Requirements:
1. According to the Sonic Universe article, in what month and year was the first issue released?
2. In the Sonic Universe article, rewrite everything from "Issues #1–50" down to "a Chaos Emerald.", changing "Chaos Emerald" to "Master Emerald".

Quoted text:
- - -
Sonic Universe was an American comic book series published by Archie Comics in association with Sega, based on the latter's Sonic the Hedgehog. It is a spin-off of the comic book series of the same name, and shared continuity with that title. Sonic Universe centers on several characters featured throughout the franchise and comics, including Shadow the Hedgehog, Blaze the Cat, and Silver the Hedgehog.

The series follows a unique format, in which its lead character and story arc change every four issues, and usually occur concurrently with those in the flagship Sonic title, though within different locations. Sonic himself usually does not appear in these stories, except for occasional supporting appearances.

Fleetway, the producers of the UK-based Sonic The Comic series, produced a similar series of stories called "Sonic's World" from issue 26 onwards; it, too, expanded the fictional universe, following various characters in the Sonic universe on their own adventures, which eventually crossed over into the core series on numerous occasions.

Sonic Universe was published monthly by Archie Comics alongside its parent title Sonic the Hedgehog. The first issue was released in February 2009, following the cancellation of Sonic X; issue #94 was the last, released in January 2017. An official Sonic Universe blog was run on Archie Comics' website that would occasionally go into further detail about the events in the stories, such as revealing what happened in the alternate timeline Silver the Hedgehog traveled to in The Silver Saga after he left, but it has since been discontinued.

The series subsequently surpassed Knuckles the Echidna as the longest running spinoff of the main series.

In July 2017, Sega announced the discontinuation of their business relationship with Archie Comics, and thus the latter will no longer release any further Sonic the Hedgehog comics, including Sonic Universe.

Synopsis

Issues #1–50
Issues #1–4, entitled "The Shadow Saga", follow Shadow the Hedgehog continuing the events from Sonic the Hedgehog #196 and Sonic X #40. Shadow and Metal Sonic end up on the alternate world that is home to Blaze the Cat, who teams up with Shadow to help him defeat the robot and return to his own reality. Following this, Shadow and Rouge the Bat team up with Sonic the Hedgehog to neutralize a weapon that Dr. Eggman intends to use against Sonic's team of Freedom Fighters and possibly other forces opposed to him. This was followed by Shadow's first encounter with future teammate E-123 Omega, and the pair teaming up with Rouge to become Team Dark and retrieve a Chaos Emerald.
- - -
Material provided:
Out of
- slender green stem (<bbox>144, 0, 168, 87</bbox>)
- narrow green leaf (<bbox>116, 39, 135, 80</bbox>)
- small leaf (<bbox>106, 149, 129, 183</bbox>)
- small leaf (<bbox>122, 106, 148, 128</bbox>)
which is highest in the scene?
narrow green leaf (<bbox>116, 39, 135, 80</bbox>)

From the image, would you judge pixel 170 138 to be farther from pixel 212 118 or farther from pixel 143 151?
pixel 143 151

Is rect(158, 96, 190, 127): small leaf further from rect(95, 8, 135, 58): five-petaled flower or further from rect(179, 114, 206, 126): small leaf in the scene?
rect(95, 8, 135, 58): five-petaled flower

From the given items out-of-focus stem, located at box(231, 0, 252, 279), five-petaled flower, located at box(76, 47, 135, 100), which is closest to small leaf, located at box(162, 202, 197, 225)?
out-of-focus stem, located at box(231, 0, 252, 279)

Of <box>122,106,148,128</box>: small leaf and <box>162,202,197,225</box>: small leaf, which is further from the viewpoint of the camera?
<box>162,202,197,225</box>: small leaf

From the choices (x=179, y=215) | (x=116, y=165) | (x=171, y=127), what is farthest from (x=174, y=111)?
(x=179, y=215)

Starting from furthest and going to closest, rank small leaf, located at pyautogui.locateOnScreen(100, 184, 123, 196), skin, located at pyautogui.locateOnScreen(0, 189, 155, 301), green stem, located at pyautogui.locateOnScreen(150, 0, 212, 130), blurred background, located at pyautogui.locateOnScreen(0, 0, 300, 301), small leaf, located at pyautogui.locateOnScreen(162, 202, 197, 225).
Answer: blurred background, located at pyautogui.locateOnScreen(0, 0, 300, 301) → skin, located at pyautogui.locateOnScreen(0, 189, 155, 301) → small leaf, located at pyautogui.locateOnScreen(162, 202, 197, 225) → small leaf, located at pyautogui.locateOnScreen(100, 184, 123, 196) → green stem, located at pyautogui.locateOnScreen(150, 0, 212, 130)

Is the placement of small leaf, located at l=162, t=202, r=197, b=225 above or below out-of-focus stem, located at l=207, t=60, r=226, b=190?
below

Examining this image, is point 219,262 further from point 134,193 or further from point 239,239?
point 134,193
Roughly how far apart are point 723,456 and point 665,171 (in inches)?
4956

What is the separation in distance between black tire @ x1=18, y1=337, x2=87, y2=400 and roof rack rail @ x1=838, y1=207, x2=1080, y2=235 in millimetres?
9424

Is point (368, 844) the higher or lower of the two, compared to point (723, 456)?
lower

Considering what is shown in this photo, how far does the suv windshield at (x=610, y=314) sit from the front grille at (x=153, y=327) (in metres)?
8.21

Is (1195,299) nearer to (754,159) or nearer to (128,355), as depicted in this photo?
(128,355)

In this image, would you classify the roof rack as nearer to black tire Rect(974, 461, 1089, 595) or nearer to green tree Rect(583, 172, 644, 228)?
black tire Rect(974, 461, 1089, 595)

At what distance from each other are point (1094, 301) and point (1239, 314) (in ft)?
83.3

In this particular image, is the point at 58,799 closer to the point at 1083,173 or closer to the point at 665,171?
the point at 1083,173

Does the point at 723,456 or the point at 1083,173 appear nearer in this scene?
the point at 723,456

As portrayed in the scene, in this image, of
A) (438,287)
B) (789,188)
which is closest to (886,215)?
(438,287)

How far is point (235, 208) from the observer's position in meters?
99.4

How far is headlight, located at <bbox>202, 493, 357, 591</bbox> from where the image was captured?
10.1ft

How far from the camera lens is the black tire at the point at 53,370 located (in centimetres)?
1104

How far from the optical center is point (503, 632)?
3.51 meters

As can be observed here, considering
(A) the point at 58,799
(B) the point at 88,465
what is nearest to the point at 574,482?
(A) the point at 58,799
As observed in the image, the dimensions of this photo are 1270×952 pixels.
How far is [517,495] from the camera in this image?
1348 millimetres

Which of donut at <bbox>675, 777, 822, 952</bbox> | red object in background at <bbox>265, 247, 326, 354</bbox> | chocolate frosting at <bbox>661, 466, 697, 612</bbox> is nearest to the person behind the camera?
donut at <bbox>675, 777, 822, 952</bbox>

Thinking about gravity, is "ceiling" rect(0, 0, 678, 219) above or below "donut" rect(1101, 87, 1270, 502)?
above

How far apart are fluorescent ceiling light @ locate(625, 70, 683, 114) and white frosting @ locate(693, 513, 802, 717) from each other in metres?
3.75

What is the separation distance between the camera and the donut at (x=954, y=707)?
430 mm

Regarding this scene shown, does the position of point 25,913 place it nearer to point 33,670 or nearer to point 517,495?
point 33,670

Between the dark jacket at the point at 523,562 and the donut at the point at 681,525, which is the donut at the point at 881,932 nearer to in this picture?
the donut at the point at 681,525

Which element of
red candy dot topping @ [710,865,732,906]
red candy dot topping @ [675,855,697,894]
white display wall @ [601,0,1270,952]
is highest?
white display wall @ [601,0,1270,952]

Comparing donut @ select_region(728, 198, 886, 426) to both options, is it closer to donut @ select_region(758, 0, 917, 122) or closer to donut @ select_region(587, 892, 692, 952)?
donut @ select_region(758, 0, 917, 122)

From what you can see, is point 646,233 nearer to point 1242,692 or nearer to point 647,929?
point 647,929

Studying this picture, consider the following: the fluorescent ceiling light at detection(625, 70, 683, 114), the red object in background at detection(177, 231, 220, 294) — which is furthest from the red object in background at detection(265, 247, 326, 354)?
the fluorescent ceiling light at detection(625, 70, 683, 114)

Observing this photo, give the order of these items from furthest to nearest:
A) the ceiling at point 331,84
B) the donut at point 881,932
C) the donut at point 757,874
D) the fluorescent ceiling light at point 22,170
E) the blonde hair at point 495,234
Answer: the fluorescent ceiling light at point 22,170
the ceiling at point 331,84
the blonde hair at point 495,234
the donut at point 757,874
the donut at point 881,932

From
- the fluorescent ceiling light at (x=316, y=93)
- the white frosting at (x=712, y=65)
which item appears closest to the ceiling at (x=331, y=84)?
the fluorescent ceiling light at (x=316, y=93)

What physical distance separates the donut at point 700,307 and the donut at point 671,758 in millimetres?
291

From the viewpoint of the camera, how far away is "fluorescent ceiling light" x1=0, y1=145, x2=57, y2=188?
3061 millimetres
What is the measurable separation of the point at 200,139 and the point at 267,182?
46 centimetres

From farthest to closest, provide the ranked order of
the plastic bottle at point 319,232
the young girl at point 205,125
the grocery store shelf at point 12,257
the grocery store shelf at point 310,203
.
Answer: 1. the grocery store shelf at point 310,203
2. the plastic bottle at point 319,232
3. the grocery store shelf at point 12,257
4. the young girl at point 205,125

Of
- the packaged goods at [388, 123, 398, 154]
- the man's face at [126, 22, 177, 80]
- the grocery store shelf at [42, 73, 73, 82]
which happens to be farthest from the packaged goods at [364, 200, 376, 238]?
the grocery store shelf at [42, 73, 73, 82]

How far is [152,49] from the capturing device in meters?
- - -
Replies:
1. February 2009

2.
Issues #1–50
Issues #1–4, entitled "The Shadow Saga", follow Shadow the Hedgehog continuing the events from Sonic the Hedgehog #196 and Sonic X #40. Shadow and Metal Sonic end up on the alternate world that is home to Blaze the Cat, who teams up with Shadow to help him defeat the robot and return to his own reality. Following this, Shadow and Rouge the Bat team up with Sonic the Hedgehog to neutralize a weapon that Dr. Eggman intends to use against Sonic's team of Freedom Fighters and possibly other forces opposed to him. This was followed by Shadow's first encounter with future teammate E-123 Omega, and the pair teaming up with Rouge to become Team Dark and retrieve a Master Emerald.